**Set problem**
Reproduce the stretch from the line containing "As illustrated in" through the end of the records, substituting "point" for each occurrence of "pixel" and keeping all other text identical.

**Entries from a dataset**

↓

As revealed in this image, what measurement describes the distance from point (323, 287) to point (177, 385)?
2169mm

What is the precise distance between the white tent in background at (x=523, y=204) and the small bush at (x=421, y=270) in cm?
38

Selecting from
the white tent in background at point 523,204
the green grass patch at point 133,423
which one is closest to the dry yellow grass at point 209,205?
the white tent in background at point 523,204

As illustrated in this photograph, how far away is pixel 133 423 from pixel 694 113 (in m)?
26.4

↑

**Answer to the exercise**
As illustrated in this photograph, how far away is point 133 423 from point 694 113 (in m)?
26.4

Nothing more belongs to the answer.